[24] Yang 'Baik' Belum Tentu 'Baik-Baik'

75 4 0
                                    

Sekarang, disinilah Raina berada. Di sebuah restoran bergaya victoria dengan seorang cewek fashionable dengan gaya rambut yang sudah dirubah. Yang tadinya lurus kini bergelombang. Kulit putih susu dan tentunya wajah yang cantik. Penampilan pun jangan dilewatkan, dirinya selalu tampil wow namun terkesan anggun.

Berbeda dengan Raina.

Cewek itu hanya memakai baju rumahan biasa. Bahkan tampilan Raina terkesan cowok banget. Berbeda dengan Agatha.

Setelah Raga mengantarnya pulang tadi, Agatha menelpon-Raina tidak tahu darimana Agatha mendapatkan nomornya-dan menyuruhnya untuk menemui cewek itu di salah satu restoran di dekat sana.

Raina menghela napas. Menyesap minumannya dengan ganas. Dari setengah jam yang lalu, Agatha sama sekali tidak bicara. Malahan cewek itu yang menanyakan Raina 'Lo mau ngomong apa?'

Sepertinya Agatha butuh liburan.

"Kalo lo nggak ngomong gue pergi sekarang juga." tandas Raina. Ada nada ketus di sana.

Agatha mengerjap. Membulatkan matanya dan langsung mencegah Raina yang hendak bangkit dari duduknya. "Eh, eh, jangan. Gue ngomong sekarang."

Raina melirik Agatha malas. Ia kembali duduk dengan tangan yang mengetuk-ngetuk meja tidak sabaran. Agatha meneguk ludah. Menetralkan detak jantungnya lebih dahulu sebelum bicara.

"Gue mau lo jauhin Samudera." satu kata itu. Membuat Raina membeku di tempat. Menjauhi Samudera? Yang benar saja.

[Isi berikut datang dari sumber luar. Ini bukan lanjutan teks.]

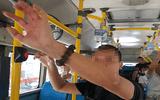 """Vụ kẻ biến thái """"tự sướng"""" gần nữ sinh trên xe buýt ở Hà Nội: Công an vào cuộc điều tra"""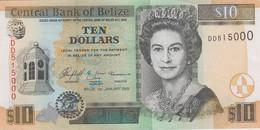 BELIZE 10 Dollars 2005 P 68 B UNC Serial Number 515000 - Belize
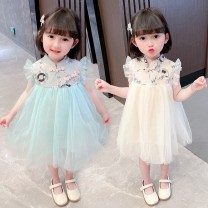 Dress Apricot, lake blue female Other / other The recommended height is about 75cm for size 80, 85CM for Size 90, 105cm for size 100, 105cm for Size 110, 115cm for Size 120 and 125cm for Size 130 Other 100% spring and autumn Korean version Short sleeve other other Cake skirt QGZ210405-07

"Waktu itu, lo bilang kalo lo nggak bakal deket-deket dia," ada jeda sebentar. Agatha memberikan waktu untuk Raina mengingat pembicaraan mereka di dekat TPA itu. Raina menggeleng kuat. Saat itu ia hanya asal ceplos saja. Ia tidak menyangka bahwa Agatha akan kembali mengungkit pasal ini. "Gue tau alasan dia nolak perjodohan itu karena lo," lanjut Agatha. Terdengar sarkatis. "Maka dari itu, gue minta lo jauh in dia. Gue rasa lo nggak keberatan."

Sederhana namun menusuk.

Entah mengapa itu membuat hati Raina sedikit... entahlah. Raina tidak mau membahasnya. Simpelnya dia tidak mungkin menjauh dari Samudera. Alasannya tentu karena Samudera adalah kakak dari sahabatnya. Terlebih lagi hubungan antar keluarga Raina dengan Samudera terjalin sangat baik.

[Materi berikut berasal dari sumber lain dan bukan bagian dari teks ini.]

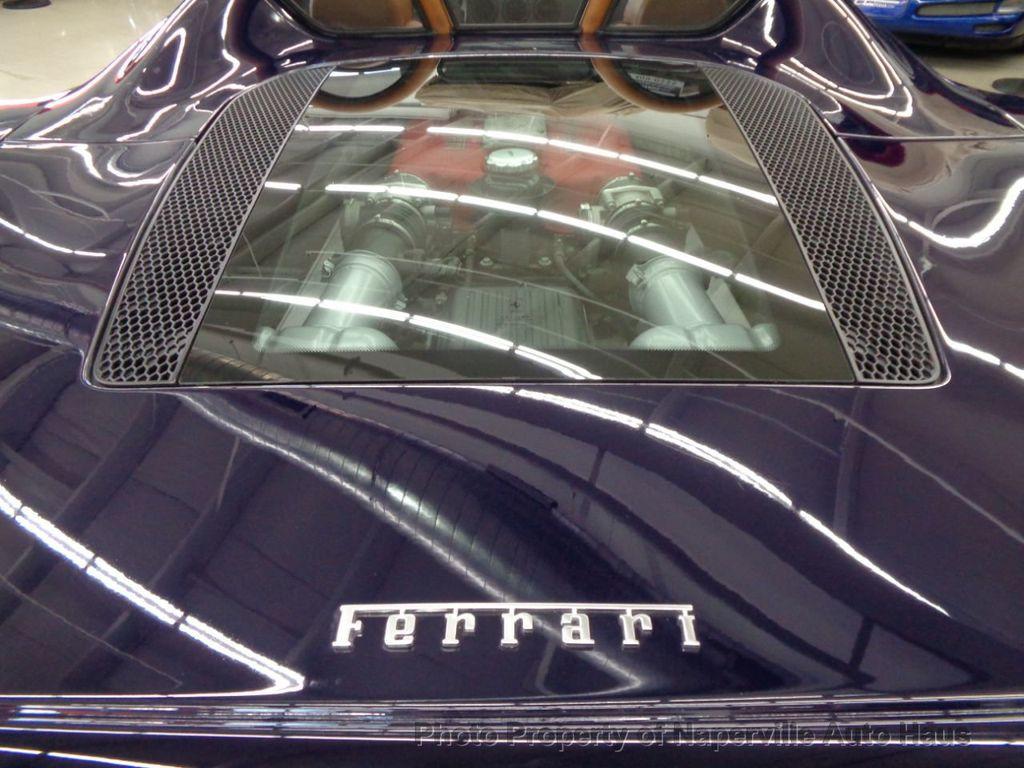 2003 Ferrari 360 2dr Convertible Spider - 18300957 - 35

Raina mengangkat sebelah alisnya. Senyum liciknya tercetak jelas. "Kalo gue nggak mau gimana?"

Tentunya, Agatha membalas senyum licik Raina dengan yang lebih licik lagi. "Lo bakalan tau konsekuensinya."

Raina sangsi, Agatha adalah cewek polos. Seperti yang terlihat selama ini.

----

"Gue rasa, lo harus bertindak cepat." ucap Arano setelah ia meletakkan nampan berisi empat mangkuk seblak itu.

Dengan nyengir, Raga menarik seblaknya. Merasa ucapannya tidak ditanggapi, Arano menabok bahu Raga. "Gue ngomong dikacangin. Temen macam apa lo?"

Raga tersedak. Terlebih lagi ia merasakan perih di hidungnya akibat seblak yang terlalu pedas. Dengan cepat tangannya meraih jus melon milik Erga dan menyedotnya habis-habisan seperti orang yang tidak minum selama satu abad.

Erga bergidik. Tak mau lagi meminum jus nya yang tinggal setengah itu.

"Lo harus tembak Raina cepet-cepet Ga. Sebelum diembat orang."

Lagi-lagi, Raga tersedak mendengar saran yang Arano berikan. Kini gantian ia menabok punggung Arano, membuat laki-laki itu meringis.

"Tenaga apa sih?" Arano mendelik menatap Raga sambil ngedumel.

Raga hanya nyengir. Hobinya yang dijalankan dengan baik.

"Lo pasti suka 'kan sama Raina?"

Raga menggeleng kuat-kuat. "Ya enggak lah. Mana mungkin gue suka sama dia? Di itu cuma temen buat gue. Ya, walaupun dia sering memulai pertengkaran."